El sentimiento de culpa tiene que ver, evidentemente, con la moralidad; la moral es, a su vez, inseparable de la conciencia. La cuestión que estas relaciones plantea remite a la manera de concebir la conciencia.

Los términos «conciencia», «consciente», han sufrido cierta impregnación psicológica, para reincorporarse al lenguaje ordinario como si se tratase de tecnicismos de imprescindible uso (como «teléfono», «autopista», etc.). Ambos términos y sus voces derivadas se prestan a interpretaciones muy diversas.

Las psicologías basadas en el esquema del estímulo-respuesta fomentan la idea según la cual la conciencia sería un mero receptor de información; algo pasivo semejante a un ojo interior que se limitase a registrar cierta parte, esa que llamamos consciente, de lo que acontece en la vida psíquica. Pero ser consciente no es sólo “ver lo que pasa”.

Por de pronto, la conciencia es el lugar común de la específica función formalizadora del alma. No en vano la primera psicología científica es percibir la realidad —las realidades— de una forma adecuada a la naturaleza de las mismas. La naturaleza de una cosa es lo que hace que esa cosa alcance su ser. La conciencia ni crea ni inventa nada. Las realidades son lo que son, y la conciencia el testimonio indeclinable del ser psíquico personal. Pero semejante operación no concluye ahí. Ser consciente implica, sobre todo, un juicio acerca de la realidad advertida y su relación con el propio sujeto: nunca es indiferente lo que se ve, piensa o imagina; tendrá mayor o menor interés o importancia en cuanto a su entidad concreta; puede alguien adoptar incluso una posición neutral, pero esto mismo evidencia que el ser consciente supone la capacidad de asumir las realidades en función de ese juicio. El acto estimativo es, precisamente, específico de la naturaleza humana.

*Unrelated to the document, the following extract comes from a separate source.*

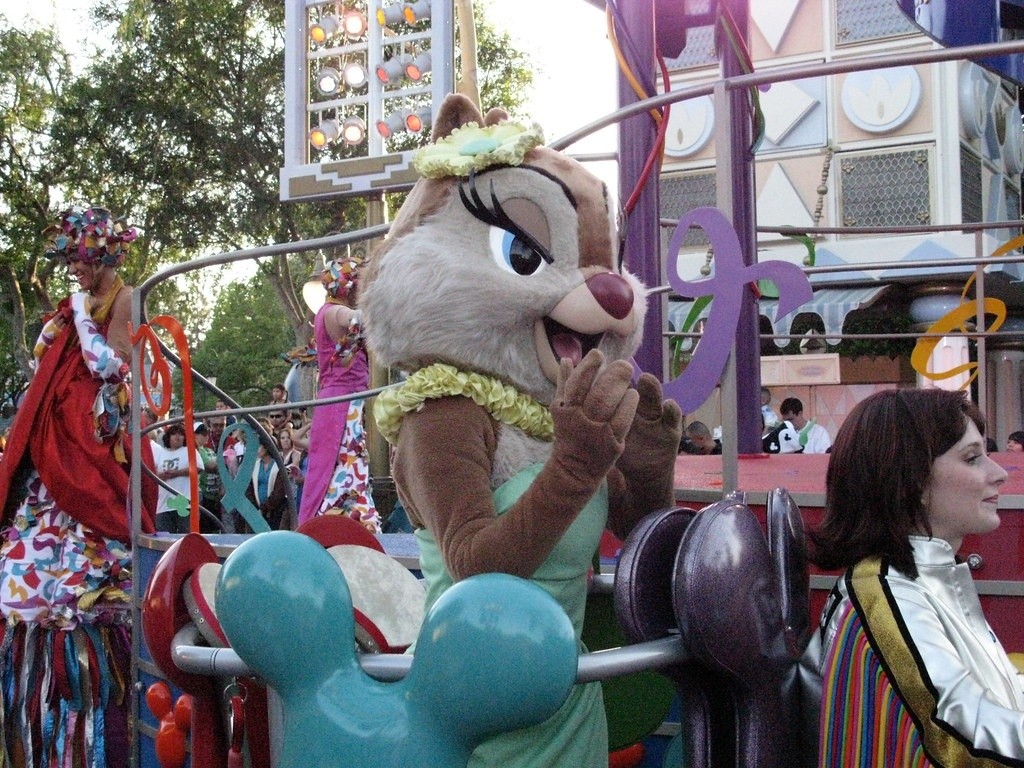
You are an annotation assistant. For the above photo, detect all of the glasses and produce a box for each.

La conciencia resulta ser, más allá del mero conocimiento sensible, registro moral. La perfección de la vida intelectual, como ingrediente del ser consciente, demanda que las cosas no queden reducidas al orden de lo apetecible (o no), sino que se conozcan en su verdad y en su moralidad. Toda referencia argumental a la conciencia (opino o hago esto en conciencia, o la conciencia me dice, por ejemplo) supone el desarrollo perfectivo o formación de la propia conciencia.

La conciencia opera, pues, en última instancia como juez del sujeto agente. El juicio de culpabilidad se forma en un ser normal cuando la voluntad produce un acto que la conciencia registra como contrario al orden, en tanto disposición racional de los elementos de un proceso revelador de la verdad como fin último del entendimiento y del bien como objeto de la voluntad.

Pero la naturaleza humana en su radical condición psicológica entiende y siente a la vez. Ser persona dice relación, y la conciencia de lo real contiene, junto al juicio de la realidad o de uno mismo, cierta cualidad que convierte la relación en experiencia íntima o vivencia. Dicha cualidad se formaliza en los sentimientos. Normalmente la conciencia de lo real implica un sentimiento correlativo; es decir, un modo de sentirla o sentirnos afectados, proporcionado a su estimación: la verdad y lo bueno nos alegran, la mentira y el mal nos entristecen. La culpabilidad es, a la vez, conocimiento y sentimiento. Y tan anormal sería saberse y no sentirse culpable como sentirse y, sin embargo, no serlo.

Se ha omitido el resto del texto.